» Texto:
________________
COMENTARIO a la PALABRA DOMINICAL – Anjelmaria Ipiña

Trigesimoprimer Domingo del Tiempo Ordinario

Dios se hace cargo de nuestros difuntos

Algunas de las personas que estuvieron ayer en la celebración de la eucaristía tal vez hayan pensado que nos hemos equivocado alguno de los dos día, hoy o ayer, ya que se repiten dos de las tres lecturas: la primera carta de Juan, en la que se nos recuerda nuestra condición de hijos, y la lectura de las bienaventuranzas, el camino de felicidad y dicha propuesto por Jesús.

No ha habido confusión. Está hecho a propósito, ya que entre las diferentes lecturas propuestas para el día de hoy están las que hemos elegido. Está hecho a propósito, pero no para castigar a las personas que vinieron ayer a celebrar la Eucaristía, sino para subrayar que la solemnidad que celebrábamos ayer, la de todos los santos, y la conmemoración de hoy, por los fieles difuntos, están íntimamente unidas.
________________
» Entradas:

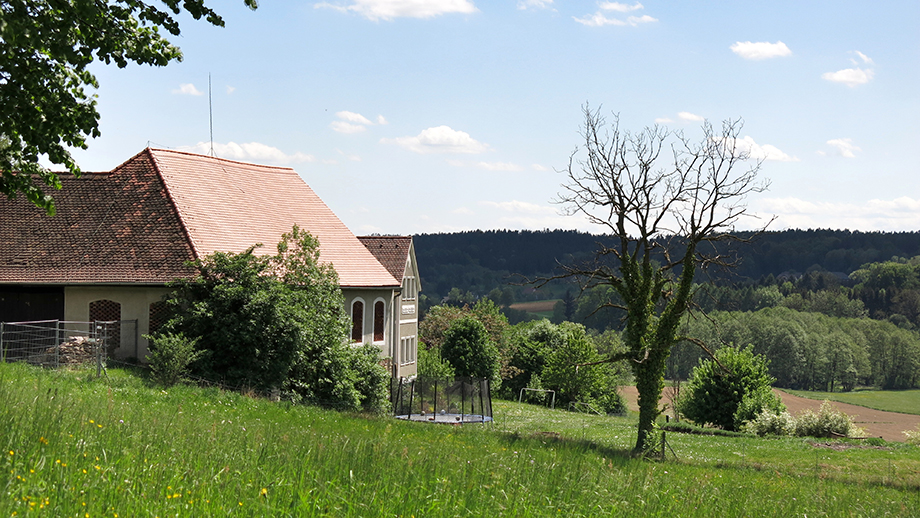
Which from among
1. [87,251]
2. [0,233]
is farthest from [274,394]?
[0,233]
________________
» Tareas:
**1.** Reproduce íntegro el comentario dominical, sin cambiar nada.
**2.** Dispón las líneas de la entrada como una lista JSON de cadenas, una por línea y sin las líneas en blanco. Omite la imagen.

» Resultados:
**1.**
COMENTARIO a la PALABRA DOMINICAL – Anjelmaria Ipiña

Trigesimoprimer Domingo del Tiempo Ordinario

Dios se hace cargo de nuestros difuntos

Algunas de las personas que estuvieron ayer en la celebración de la eucaristía tal vez hayan pensado que nos hemos equivocado alguno de los dos día, hoy o ayer, ya que se repiten dos de las tres lecturas: la primera carta de Juan, en la que se nos recuerda nuestra condición de hijos, y la lectura de las bienaventuranzas, el camino de felicidad y dicha propuesto por Jesús.

No ha habido confusión. Está hecho a propósito, ya que entre las diferentes lecturas propuestas para el día de hoy están las que hemos elegido. Está hecho a propósito, pero no para castigar a las personas que vinieron ayer a celebrar la Eucaristía, sino para subrayar que la solemnidad que celebrábamos ayer, la de todos los santos, y la conmemoración de hoy, por los fieles difuntos, están íntimamente unidas.

**2.**
[
  "Which from among",
  "1. [87,251]",
  "2. [0,233]",
  "is farthest from [274,394]?",
  "[0,233]"
]